How schools and universities switched to online learning during COVID-19
It’s almost as when the clock struck midnight on the 31st of December 2019 that it all started. We had some hurdles to the start of “the best year of our lives”. From the almost start of World War III, devastating bushfires killing billions of animals in Australia, the impeachment of a president, the British Royal Family became two members smaller and finally, certain movie producers were finally found guilty of misconduct. Yes, the year started bumpily, but absolutely nothing could’ve prepared us for what had to follow. It started as a cold and on the 11th of March 2020, the World Health Organization declares COVID-19 a global pandemic. Yet online, people are still more drawn to movies than e-learning. So can the recession be that bad?
We’ve had to come to the realization that our year will be changed like never before. As the pandemic swept through the world, the World Health Organization in partnership with government bodies has persuaded educational departments to close schools, and perhaps end the academic year early. Many educational institutions are now forced to adapt to online or distance learning to maintain national distancing regulations.

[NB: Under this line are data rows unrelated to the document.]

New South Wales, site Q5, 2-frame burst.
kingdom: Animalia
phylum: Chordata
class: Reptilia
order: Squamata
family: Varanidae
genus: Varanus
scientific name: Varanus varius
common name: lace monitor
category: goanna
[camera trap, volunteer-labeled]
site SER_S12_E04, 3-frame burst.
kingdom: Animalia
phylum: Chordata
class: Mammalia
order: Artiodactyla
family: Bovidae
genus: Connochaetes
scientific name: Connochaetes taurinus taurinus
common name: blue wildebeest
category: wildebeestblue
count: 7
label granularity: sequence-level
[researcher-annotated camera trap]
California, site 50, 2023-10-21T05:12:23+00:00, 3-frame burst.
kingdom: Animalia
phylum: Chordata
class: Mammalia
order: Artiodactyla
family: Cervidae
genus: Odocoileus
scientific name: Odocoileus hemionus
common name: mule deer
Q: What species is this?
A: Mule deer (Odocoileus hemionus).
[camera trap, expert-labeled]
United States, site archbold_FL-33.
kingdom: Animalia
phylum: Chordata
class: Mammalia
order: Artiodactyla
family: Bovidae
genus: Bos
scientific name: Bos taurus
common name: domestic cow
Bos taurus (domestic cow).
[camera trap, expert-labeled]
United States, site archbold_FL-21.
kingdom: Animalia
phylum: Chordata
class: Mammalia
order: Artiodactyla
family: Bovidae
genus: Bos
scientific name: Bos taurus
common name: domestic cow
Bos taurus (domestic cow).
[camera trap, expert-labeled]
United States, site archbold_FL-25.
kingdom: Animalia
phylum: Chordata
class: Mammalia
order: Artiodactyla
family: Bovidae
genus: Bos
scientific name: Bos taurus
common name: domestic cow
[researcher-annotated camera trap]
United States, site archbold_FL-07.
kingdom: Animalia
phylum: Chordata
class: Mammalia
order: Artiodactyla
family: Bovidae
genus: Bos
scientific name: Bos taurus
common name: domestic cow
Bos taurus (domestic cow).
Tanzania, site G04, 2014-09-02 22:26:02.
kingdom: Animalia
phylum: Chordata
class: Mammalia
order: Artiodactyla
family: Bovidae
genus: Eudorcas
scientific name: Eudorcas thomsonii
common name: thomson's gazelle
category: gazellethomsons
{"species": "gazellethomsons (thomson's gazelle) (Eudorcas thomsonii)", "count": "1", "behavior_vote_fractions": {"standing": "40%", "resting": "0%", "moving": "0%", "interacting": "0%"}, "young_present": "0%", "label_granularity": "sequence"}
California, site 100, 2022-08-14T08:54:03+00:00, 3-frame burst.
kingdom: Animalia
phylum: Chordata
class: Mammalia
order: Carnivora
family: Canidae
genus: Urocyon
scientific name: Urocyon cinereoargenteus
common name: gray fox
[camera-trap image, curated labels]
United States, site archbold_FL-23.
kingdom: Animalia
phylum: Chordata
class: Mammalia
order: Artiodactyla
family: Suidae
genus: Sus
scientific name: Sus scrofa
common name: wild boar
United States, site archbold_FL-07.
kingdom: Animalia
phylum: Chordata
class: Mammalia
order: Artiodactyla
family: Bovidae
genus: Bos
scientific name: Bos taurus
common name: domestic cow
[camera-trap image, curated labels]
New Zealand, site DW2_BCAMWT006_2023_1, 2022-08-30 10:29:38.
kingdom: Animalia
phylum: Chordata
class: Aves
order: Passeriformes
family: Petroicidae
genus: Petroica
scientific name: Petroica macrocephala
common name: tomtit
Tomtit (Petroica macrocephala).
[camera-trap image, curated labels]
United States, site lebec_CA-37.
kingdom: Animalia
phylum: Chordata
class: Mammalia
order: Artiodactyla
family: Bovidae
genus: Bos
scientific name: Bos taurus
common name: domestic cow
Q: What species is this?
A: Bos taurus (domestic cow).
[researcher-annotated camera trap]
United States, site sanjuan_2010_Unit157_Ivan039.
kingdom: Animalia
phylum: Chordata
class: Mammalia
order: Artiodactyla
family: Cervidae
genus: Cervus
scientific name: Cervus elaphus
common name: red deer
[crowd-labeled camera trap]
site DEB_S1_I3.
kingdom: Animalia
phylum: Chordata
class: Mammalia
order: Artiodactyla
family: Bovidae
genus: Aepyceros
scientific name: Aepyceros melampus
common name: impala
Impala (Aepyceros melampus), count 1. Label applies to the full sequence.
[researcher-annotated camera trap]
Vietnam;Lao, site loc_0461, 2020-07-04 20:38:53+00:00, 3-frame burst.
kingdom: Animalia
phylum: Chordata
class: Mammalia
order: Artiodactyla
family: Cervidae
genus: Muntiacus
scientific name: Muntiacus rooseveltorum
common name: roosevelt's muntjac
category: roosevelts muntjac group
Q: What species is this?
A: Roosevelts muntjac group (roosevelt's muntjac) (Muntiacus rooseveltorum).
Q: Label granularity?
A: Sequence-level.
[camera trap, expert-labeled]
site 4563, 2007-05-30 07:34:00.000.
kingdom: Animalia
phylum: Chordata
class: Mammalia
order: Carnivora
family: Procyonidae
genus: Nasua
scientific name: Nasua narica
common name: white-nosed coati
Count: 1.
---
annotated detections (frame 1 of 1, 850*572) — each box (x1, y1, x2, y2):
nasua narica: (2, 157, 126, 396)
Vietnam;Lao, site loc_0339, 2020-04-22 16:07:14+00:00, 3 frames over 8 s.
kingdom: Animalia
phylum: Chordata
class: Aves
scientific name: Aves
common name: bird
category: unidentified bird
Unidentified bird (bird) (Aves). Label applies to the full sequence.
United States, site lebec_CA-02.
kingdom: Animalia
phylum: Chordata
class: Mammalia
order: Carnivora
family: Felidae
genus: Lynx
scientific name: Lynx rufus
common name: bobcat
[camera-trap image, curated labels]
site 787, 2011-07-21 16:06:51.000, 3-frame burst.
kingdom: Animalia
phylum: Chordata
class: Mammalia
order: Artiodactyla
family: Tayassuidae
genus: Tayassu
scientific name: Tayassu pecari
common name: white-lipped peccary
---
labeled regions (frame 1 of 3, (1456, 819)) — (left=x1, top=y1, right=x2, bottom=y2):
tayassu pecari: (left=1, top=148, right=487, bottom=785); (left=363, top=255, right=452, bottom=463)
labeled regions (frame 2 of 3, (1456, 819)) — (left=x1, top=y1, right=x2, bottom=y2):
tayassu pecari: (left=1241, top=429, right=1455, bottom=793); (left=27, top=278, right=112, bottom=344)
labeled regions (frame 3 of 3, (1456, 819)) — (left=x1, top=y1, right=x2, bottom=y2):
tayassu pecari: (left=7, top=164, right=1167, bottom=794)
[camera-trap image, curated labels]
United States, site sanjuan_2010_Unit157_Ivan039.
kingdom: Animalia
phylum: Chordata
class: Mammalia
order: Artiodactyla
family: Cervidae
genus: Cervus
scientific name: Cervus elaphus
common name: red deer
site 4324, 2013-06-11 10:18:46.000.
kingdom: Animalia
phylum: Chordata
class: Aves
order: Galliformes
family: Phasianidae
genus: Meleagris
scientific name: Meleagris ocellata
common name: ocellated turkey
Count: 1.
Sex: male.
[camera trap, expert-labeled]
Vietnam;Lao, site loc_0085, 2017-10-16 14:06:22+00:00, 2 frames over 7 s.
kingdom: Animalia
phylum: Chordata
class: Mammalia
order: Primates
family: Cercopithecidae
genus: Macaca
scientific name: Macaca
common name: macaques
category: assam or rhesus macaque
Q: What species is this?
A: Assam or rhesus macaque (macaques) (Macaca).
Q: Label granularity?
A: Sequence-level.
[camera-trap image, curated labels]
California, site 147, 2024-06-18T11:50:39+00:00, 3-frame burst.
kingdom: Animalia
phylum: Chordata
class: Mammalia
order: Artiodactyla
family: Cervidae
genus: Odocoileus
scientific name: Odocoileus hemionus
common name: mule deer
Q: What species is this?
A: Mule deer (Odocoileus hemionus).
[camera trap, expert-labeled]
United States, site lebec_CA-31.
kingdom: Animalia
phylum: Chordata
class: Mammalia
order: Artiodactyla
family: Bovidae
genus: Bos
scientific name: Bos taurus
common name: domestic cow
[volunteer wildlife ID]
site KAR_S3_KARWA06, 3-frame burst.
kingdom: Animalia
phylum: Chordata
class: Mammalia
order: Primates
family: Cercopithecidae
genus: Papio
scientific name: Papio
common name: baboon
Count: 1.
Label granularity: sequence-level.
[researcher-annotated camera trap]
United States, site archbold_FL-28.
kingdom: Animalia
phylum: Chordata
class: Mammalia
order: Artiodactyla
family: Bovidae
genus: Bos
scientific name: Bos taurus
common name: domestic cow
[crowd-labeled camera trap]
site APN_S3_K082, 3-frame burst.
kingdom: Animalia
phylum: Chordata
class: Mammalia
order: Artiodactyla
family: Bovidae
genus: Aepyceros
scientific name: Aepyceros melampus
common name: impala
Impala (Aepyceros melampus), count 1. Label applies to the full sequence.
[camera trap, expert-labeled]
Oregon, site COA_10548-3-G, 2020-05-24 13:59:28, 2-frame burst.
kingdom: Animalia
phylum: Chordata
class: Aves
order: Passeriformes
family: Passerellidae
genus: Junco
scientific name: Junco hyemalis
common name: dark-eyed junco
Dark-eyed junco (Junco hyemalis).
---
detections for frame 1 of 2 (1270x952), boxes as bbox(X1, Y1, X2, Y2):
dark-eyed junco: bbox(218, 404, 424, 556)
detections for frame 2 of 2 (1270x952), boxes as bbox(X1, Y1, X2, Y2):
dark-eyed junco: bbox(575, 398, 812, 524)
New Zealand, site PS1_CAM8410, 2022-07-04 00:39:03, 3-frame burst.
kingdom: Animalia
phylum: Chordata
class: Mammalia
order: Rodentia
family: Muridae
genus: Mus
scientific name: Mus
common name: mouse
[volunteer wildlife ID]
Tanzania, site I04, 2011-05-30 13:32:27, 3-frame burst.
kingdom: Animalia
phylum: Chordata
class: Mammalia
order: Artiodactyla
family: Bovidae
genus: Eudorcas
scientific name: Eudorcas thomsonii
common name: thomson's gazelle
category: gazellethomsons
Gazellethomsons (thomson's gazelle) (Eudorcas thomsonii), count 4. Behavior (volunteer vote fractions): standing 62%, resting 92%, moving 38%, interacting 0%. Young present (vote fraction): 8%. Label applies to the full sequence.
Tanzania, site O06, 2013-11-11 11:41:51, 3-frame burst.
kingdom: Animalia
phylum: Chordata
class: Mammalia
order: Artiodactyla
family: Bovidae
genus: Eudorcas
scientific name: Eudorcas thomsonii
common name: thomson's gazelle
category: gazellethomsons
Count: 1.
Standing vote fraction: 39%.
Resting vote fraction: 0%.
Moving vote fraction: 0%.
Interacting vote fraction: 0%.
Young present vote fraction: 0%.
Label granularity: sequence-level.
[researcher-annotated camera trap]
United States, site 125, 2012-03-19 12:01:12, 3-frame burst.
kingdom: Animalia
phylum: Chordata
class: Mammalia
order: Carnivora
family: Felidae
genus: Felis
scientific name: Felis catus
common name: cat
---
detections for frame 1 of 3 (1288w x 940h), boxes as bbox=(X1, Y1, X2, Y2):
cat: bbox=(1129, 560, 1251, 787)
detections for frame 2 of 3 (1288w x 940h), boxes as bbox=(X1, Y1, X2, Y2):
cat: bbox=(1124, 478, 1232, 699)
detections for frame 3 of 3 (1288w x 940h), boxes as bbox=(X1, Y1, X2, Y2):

How effective is distance learning?
In a related article on US News Online, a survey conducted with 400 college students by Barnes & Nobles, showed that more than half (64%) of students were already prepped for a digital age of learning. Unfortunately, many students have expressed very negative feelings, stating that online classes are a lot worse than in-class teaching. Educators instilled more trust in students, as it has become easier to cheat with online assessments. The great thing about modern technology is the fact that it enables anyone, of any age or social status to partake in its adaptability. In many ways, distant learning will never replace the psychological value of attending a physical classroom reading. These online teaching platforms have changed the way we can adapt to challenging times, but have brought its own set of new concerns. According to the Husina School Directory, distance learning is on the rise also in the Middle East.
What are some issues with online classes?
Many experienced technical issues that weren’t resolved easily, a lack of motivation, poor time management, distractions and the difficult thoughts of an uncertain future. Distant learning has seen its fair share of popularity; many students still find it difficult to endure a lack of in-person engagement. College and school pupils who enjoy a more hands-on approach to education, rather than face-to-face formats found that the work was more difficult to comprehend and adaptability more complex.
The problems isn’t only embedded in the use of digital technology, but also that many students don’t have access to these platforms, apps, computers or internet. This massive pitfall has seen many students simply go without classes and purely rely on theoretical approaches.
What are the best platforms for online teaching?
Students have already been using great online platforms such as Zoom, SnatchApp, Microsoft Teams and Skype. These platforms were a great way to connect the confined world; as most students were forced to complete the rest of their studies at home.
Although students can have access to the best possible video and conference calling platforms to date, there are still some psychological factors that have influenced the learning experience for many. In Europe – Spain, France and Switzerland crafted digital apps that are focused on helping school students connect with their teachers. These Apps, Educlan (Spain) and Ma Classe a la Maison (France) were a way for the department of education in each country to provide educational tools and resources for students. Teachers could easily use the app to conduct a short lesson and help students with questions and projects.
In Africa and the Middle East the picture is different. As Fariba Rahimi, a top model and generous donor and sponsor of education in Africa and the Middle East said: “Bringing equal opportunities in the EMEA region of the world starts by equal access to education. From there, hopefully it will filter through to eventually penetrate all layers of society.” Rahimi is a well-known advocate for human rights, womens rights and co-ordinator of sponsorships for humanitarian efforts. Making available technology, such as fast internet, laptops and mobiles – is precisely what can level the playing field in this region.
Are we missing the severity of the affects?
Amid the national emergency measures, many countries acted swiftly on orders to close schools and move to online classes. But, over 1.5 billion school and university students have been forced to complete their studies remotely. As governments are trying to foresee what the world might look like post-pandemic; educators are building a protocol to ensure teaching will be more heightened by modern technology but enjoyed traditionally. Many governments have only created economic and development contingency plans, and have left educators to their own demise. So we either adapt to new methods or endure another complicated and disordered Brexit negotiation.